→ **INSTRUCTIONS FOR THE TASK**
Begin at the line containing "Which is nearest" and continue through the last of the items, rewriting those lines with "golden glow" replaced by "amber glow" and nothing else altered.

→ **RECORDS PROVIDED**
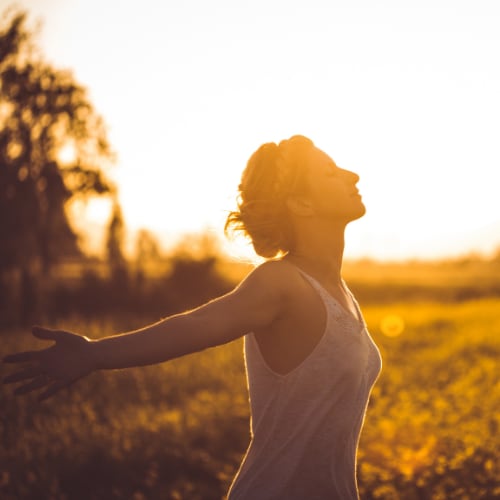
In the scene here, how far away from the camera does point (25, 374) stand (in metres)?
1.73

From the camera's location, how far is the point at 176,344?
72.2 inches

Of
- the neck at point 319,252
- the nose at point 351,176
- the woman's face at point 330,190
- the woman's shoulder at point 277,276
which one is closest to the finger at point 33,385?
the woman's shoulder at point 277,276

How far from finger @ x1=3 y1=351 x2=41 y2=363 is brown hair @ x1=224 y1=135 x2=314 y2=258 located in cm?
95

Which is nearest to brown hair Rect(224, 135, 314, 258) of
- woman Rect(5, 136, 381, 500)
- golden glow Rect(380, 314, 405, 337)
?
woman Rect(5, 136, 381, 500)

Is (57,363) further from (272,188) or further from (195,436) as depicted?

→ **WRITTEN ANSWER**
Which is nearest to brown hair Rect(224, 135, 314, 258) of
- woman Rect(5, 136, 381, 500)
- amber glow Rect(380, 314, 405, 337)
?
woman Rect(5, 136, 381, 500)

Is (57,363) further from (272,188) or further from (195,436) as depicted?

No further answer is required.